However, there are some commonalities that have to be taken into account whatever the program’s format, including internet broadcasts and podcast. One of these principles is that creative artists of all kinds are entitled to compensation whenever any of their work is used – unless you’re in a country such as Turkmenistan, which has no copyright law whatsoever. At least, in theory, copyrights both allow the actual creators of the work to make a living wage, while the corporations they’re tied to continue to have an economic reason to invest in new works. This principle is even mentioned in the U.S. Constitution.
As a freelancer, the copyright on articles and recordings literally make up a large portion of my livelihood. As an author, torrent sites offering copies of my books make a real though unquantifiable dent in my earnings. As a broadcaster, ignoring the basics of copyright law can have serious legal and financial consequences, and small independent broadcasters are in no way exempt from understanding and enforcing these regulations.
What Is Protected?
The Copyright law or practice is ridiculously complex. As a general guideline, any work that isn’t specifically stated to be licensed under a Creative Commons license or older than 100 years should be considered as being the property of its owner, whether it’s an actual sound recording or something more abstract, such as a musical composition or written text. Some countries require works to be registered for copyright to apply, but merely the act of creating something is usually sufficient, even without including a phrase such as “all rights reserved”. This is the case in all countries that subscribe to the Berne Convention.
The good news is that non-profit or student radio is often given a long leash as long as it acts in good faith. In addition, it’s understood that only a particular way ideas are interpreted can be copyrighted, not the ideas themselves. There are also various different types of rights that can be assigned from the owner or creator to a broadcaster, including reproduction, public performance, and control over derivative works.
While a few countries have laws that make copyright infringement illegal, government resources are usually devoted primarily to actual forgery. This means that the copyright holder has to bear the costs of protecting his intellectual property itself in a civil suit rather than involving the police. In practice, this means that large, financially muscular organizations such as the “big three” record labels receive more advantage from copyright law as it stands. Due to the costs of initiating a trial, violators are usually first asked to stop using copyrighted work through a letter or phone call.

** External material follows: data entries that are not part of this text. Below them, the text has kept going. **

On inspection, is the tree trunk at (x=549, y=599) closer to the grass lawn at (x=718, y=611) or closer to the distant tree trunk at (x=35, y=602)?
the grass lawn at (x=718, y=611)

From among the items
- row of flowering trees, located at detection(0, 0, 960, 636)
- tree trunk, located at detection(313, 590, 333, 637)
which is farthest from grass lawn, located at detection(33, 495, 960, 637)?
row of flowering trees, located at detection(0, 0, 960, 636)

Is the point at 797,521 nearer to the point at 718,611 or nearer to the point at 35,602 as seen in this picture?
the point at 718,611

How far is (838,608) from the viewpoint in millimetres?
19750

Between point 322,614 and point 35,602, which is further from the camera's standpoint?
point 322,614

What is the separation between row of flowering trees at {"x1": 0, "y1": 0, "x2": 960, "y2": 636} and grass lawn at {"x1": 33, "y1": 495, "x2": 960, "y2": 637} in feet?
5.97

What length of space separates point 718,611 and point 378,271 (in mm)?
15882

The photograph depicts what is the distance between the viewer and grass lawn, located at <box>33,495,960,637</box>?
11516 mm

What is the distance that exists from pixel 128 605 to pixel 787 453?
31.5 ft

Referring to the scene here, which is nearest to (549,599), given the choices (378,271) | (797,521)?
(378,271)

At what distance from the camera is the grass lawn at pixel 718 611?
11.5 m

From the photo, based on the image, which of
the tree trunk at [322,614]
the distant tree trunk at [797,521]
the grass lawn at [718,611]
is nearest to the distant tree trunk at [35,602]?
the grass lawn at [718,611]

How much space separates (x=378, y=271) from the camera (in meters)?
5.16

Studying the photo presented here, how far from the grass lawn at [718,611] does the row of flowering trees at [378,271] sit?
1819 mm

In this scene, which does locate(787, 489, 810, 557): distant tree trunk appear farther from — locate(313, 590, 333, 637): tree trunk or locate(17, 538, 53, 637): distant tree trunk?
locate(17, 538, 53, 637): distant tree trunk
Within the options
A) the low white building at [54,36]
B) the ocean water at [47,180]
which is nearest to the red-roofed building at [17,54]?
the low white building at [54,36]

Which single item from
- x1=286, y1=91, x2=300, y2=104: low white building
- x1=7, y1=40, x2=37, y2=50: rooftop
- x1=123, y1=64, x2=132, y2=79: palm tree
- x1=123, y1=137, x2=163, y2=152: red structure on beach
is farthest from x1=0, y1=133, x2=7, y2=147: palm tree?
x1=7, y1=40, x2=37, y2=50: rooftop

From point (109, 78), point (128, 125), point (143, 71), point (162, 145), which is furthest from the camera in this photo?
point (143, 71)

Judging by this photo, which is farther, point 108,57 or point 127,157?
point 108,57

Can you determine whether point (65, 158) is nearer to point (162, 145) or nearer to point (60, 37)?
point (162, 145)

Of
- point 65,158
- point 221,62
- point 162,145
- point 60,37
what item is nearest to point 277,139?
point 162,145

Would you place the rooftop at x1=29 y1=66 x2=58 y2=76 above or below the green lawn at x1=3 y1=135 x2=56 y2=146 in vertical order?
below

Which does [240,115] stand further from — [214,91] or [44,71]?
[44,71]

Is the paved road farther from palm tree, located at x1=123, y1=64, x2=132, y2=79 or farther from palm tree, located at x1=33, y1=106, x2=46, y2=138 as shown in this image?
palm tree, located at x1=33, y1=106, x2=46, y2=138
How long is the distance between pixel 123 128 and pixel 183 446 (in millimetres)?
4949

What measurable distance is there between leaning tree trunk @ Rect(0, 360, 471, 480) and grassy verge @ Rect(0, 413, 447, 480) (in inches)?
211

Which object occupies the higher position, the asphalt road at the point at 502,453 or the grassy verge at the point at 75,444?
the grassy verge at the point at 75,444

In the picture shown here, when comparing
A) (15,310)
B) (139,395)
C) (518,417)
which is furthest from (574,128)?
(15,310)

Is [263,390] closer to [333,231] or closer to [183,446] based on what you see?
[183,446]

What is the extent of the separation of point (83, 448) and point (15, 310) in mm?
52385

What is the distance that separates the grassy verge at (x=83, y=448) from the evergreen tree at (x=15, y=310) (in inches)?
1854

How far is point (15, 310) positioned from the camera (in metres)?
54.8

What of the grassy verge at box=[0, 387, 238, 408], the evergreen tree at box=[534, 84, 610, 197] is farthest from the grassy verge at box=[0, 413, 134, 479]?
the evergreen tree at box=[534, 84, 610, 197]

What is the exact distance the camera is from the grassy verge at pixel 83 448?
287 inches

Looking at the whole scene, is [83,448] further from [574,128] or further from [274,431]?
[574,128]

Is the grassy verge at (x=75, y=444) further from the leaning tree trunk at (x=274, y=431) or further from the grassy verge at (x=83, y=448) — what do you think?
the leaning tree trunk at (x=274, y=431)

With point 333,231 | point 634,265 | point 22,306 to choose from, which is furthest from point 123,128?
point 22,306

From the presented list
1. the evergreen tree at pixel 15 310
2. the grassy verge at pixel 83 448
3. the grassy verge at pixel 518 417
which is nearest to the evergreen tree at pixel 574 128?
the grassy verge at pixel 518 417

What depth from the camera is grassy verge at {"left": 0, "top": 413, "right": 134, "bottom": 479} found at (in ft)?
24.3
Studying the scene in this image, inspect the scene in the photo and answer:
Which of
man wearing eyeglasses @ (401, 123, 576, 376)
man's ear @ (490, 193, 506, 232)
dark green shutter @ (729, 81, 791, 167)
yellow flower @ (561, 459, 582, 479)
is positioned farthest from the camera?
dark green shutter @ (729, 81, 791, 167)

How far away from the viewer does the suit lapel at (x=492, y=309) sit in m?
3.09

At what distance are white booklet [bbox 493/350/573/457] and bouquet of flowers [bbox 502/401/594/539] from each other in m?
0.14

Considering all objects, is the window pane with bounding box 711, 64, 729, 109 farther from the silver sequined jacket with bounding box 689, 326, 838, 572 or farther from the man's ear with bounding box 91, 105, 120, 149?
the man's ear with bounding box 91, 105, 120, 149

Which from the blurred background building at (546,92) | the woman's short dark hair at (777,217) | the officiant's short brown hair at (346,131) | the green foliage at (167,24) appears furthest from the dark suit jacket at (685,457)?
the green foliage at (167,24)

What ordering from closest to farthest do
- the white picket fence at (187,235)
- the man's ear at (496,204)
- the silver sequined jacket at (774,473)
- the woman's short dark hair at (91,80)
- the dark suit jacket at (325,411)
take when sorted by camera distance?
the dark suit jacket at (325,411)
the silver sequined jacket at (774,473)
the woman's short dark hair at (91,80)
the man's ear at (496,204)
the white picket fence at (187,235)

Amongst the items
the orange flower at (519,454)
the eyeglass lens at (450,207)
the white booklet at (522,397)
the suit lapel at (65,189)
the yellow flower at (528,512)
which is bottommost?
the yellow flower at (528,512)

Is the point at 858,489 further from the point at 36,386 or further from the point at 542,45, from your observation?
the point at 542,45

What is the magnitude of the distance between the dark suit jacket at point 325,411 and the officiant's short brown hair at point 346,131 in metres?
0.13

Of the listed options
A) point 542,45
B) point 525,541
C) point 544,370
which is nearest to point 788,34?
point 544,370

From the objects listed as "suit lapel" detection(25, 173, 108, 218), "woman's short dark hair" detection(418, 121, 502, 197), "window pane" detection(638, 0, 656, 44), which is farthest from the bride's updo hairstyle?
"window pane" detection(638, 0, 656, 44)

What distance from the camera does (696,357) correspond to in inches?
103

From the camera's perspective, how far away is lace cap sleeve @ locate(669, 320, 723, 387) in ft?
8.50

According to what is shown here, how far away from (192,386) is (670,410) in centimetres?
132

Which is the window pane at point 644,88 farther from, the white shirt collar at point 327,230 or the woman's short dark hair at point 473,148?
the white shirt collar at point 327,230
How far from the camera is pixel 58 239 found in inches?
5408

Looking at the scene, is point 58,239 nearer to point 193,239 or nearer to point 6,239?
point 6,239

The actual scale of intellectual property theft is unknown. Should it be determined on the basis of the nominal value of all pirated works, or as a number representing the actual lost sales an industry suffers? In fact, it has not been proven that technologies such as file sharing actually harm music vendors, many of which have embraced Youtube with open arms.
Copyright in Radio
As mentioned, copyright law is a minefield at times, and anyone who needs to pay royalties might well need legal advice before letters of demand start arriving.
Fortunately, rationality has prevailed in the broadcast industry. You might think that a radio station needs to keep a record of every song they play, find out who holds the copyright and how much they charge, and finally send out hundreds of little checks each month. This would clearly lay a heavy administrative burden on everyone involved, so companies such as SoundExchange and Live365 were founded to take a lot of the pain out of paying royalties.
The two examples mentioned are focused on digital broadcasts, but national or regional equivalents exist in nearly every jurisdiction. These are typically industry associations rather than organs of government. Essentially, each radio station pays a monthly fee based on size (typically determined by output power), with discounts applying to community-based stations or those tied to educational organizations. The proportion of funds that should go to each performer and record label is then calculated through a complicated algorithm, and in principle, everybody gets paid according to the contribution they make to broadcasting.